Media Releases

Dunedin nurses seek staffing solutions

25 February 2014

Around 300 nurses met at Dunedin Hospital yesterday to tell the Southern District Health Board’s (DHB) chief executive Carol Heatly and executive director of nursing Leanne Samuel of their serious concerns about staff shortages and the impact of staff shortages on patient care. The meeting was called by NZNO delegates at Dunedin and Wakari Hospitals.

“The number of nurses who attended is an indication of the scale of the problem and how seriously nurses are taking it,” NZNO’s acting industrial services manager David Wait said.

NZNO members told the DHB leaders that many nurses were working over time, double shifts and having no meal breaks and many part-time staff were working more shifts.

“They made it very clear the staffing crisis was affecting patient care. Some nurses feel they are having to make choices about what care they can provide and what they can’t, and that’s an unacceptable situation for any nurse to be placed in, or any patient to experience,” Wait said.

┄┄┄┄┄┄

▶ _EXERCISE OBJECTIVE_
Can you pick up the media release about Dunedin nurses' staffing concerns after its last sentence and carry it on?

[Items stored from a collection]
┄┄┄┄┄┄

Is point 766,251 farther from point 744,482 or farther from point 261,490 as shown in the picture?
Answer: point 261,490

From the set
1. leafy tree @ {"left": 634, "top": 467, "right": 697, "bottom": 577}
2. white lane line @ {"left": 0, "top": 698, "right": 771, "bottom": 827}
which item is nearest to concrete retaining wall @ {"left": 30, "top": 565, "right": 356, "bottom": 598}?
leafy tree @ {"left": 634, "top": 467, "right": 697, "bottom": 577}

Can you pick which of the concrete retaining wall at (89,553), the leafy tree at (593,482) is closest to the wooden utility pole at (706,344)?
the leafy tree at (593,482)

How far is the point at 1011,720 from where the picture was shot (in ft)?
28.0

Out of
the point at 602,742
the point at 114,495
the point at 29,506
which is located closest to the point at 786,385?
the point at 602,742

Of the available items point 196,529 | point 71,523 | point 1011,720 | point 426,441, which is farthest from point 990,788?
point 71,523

┄┄┄┄┄┄

▶ _ANSWER SPACE_
The Dunedin meeting, the largest nurses’ meeting in the city for a long time, was called against a background of delayed recruitment of staff who leave, the re-opening of some previously closed beds without enough staff and more people presenting at the emergency department.

NZNO’s associate professional services manager Hilary Graham-Smith said nurses wanted to be heard and must be heard when they had concerns about patient care. “Nurses are the DHB’s biggest workforce and want to be part of the solution to staffing problems. They must be included in any discussions about how staffing problems are to be resolved. If nurses and managers can work together and agree on a plan to solve the problem, then the outcomes will be better for patients, nurses and the DHB,” she said.

A meeting of NZNO delegates is scheduled for next Monday, March 3, and delegates are wanting DHB management to present a draft plan, which includes nurses and NZNO, for dealing with the staffing crisis.

The staffing crisis was most acute at Dunedin and Wakari Hospitals but there were staffing difficulties across the DHB, Wait said.